The Daily Gamecock

In Brief: 10/26/15

Drunk driver wrecks Oklahoma State homecoming, kills four people

According to The Washington Post 25-year-old Adacia Avery Chambers was driving a car that drove into a crowd at Oklahoma State University’s annual Homecoming parade in Stillwater, Oklahoma, injuring 47 people and killing four more, including a two-year-old child. Chambers is now facing second-degree murder charges. As of Saturday night, five victims were in the hospital in critical condition, while another 12 remained in six different hospitals for treatment. The other 30 have been treated and released from hospitals. A bystander guessed that Chambers’ 2014 Hyundai Elantra was traveling at more than 40 mph before barreling in to the crowd towards the end of the procession. Oklahoma State’s Homecoming game went on as scheduled.

State officials say a minimum 10,000 dams are not regulated

According to The State, the South Carolina Emergency Management Division has estimated somewhere between 10,000 to 20,000 dams are not regulated by government dam safety. About 23 dams in the Columbia area collapsed due October 4th rainfall, contributing even more to last month’s historic rainfall and subsequent flooding. 2,400 dams are overseen by the state, while federal agencies oversee a few more major dams in the state (at Lake Murray and Fort Jackson). However, the U.S. Army Corps of Engineers’ national dam inventory lists only 112 dams in Richland County, only one-quarter of which are in the Columbia area’s Gills Creek watershed where more than 100,000 people live. 

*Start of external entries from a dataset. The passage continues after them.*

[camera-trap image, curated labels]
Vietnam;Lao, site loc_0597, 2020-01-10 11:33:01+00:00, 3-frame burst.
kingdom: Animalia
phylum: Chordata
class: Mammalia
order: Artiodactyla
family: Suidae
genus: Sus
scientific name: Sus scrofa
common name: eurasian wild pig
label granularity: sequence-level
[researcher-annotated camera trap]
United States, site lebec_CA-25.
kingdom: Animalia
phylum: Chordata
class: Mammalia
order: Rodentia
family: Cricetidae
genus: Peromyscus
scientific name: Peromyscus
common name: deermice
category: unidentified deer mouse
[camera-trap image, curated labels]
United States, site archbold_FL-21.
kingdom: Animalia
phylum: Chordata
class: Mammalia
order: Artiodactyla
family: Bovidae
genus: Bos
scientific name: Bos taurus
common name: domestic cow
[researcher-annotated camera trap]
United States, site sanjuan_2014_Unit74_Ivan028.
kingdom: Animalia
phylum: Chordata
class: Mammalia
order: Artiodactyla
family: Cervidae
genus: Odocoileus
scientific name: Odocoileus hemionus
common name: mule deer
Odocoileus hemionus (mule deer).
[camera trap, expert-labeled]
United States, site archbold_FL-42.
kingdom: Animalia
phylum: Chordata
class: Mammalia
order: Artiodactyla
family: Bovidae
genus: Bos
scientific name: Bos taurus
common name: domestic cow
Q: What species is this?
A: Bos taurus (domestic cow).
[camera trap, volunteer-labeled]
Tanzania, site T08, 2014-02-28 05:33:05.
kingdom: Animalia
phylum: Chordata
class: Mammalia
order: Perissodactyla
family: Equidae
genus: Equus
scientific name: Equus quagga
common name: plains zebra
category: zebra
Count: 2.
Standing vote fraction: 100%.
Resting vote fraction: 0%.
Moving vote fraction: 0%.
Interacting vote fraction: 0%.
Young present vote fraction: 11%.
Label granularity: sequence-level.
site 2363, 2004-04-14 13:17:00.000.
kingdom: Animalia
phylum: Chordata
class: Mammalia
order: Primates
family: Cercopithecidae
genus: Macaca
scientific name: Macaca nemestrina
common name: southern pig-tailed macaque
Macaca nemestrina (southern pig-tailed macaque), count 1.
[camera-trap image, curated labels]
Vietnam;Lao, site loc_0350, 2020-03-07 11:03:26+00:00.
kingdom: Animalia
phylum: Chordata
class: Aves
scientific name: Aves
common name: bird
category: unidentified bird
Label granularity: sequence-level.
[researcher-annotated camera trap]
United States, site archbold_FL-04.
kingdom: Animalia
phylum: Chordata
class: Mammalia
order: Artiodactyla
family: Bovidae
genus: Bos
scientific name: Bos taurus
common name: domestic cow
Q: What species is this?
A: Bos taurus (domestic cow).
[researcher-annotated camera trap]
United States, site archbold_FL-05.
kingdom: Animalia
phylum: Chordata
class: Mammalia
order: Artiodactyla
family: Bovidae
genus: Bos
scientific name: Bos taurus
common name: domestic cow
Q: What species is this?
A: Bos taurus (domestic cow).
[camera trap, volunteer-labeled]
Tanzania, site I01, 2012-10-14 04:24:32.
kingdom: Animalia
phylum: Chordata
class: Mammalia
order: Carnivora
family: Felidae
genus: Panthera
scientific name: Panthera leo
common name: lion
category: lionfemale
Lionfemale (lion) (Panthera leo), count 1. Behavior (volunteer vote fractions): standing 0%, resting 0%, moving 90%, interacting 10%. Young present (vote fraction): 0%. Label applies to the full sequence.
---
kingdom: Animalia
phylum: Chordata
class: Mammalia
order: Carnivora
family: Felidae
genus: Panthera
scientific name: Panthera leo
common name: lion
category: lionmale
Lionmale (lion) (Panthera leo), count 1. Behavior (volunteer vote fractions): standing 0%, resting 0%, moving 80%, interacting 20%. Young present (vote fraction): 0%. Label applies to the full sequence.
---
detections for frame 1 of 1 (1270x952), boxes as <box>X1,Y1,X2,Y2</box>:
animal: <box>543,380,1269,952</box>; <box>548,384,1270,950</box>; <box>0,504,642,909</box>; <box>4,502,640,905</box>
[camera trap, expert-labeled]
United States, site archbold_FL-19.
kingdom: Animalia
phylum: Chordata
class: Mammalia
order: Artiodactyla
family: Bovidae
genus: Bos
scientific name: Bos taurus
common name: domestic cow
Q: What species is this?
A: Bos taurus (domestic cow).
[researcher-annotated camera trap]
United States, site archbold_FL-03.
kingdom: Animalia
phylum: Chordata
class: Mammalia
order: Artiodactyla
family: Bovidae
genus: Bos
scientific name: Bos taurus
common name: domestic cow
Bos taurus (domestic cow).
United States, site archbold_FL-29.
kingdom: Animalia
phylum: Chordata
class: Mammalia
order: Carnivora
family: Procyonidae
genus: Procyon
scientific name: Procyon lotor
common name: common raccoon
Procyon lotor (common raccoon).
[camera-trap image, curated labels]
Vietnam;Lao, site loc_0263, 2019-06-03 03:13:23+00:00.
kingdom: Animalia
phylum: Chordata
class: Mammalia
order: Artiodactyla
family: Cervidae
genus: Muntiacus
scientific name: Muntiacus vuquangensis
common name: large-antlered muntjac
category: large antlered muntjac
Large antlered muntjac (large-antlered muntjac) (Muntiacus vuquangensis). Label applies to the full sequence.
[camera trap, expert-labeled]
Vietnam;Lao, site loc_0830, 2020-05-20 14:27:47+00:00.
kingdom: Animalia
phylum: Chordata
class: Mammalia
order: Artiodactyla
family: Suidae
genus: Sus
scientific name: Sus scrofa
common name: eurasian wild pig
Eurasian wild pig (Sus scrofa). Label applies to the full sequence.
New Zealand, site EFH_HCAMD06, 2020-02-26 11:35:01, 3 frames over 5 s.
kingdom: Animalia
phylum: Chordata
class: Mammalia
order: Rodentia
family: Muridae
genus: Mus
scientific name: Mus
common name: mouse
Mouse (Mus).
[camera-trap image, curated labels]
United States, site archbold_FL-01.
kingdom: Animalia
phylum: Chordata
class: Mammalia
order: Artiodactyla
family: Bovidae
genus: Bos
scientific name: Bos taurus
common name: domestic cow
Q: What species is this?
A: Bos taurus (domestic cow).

Mexico spared of major damage as Patricia weakens

The most powerful hurricane ever recorded at sea, Hurricane Patricia, has dissipated in Mexico after the former Category 5 storm touched down in the southwestern area of the country on Friday, according to CNN. Thousands were evacuated as the storm’s 165-mph winds wreaked havoc on the area. Heavy rains caused mudslides, but late Saturday night Patricia was downgraded to a tropical depression with 35-mph wind as the mountainous terrain sapped much of the storm’s momentum. At the moment, there are no confirmed reports of storm-related deaths or major damage to the country’s infrastructure.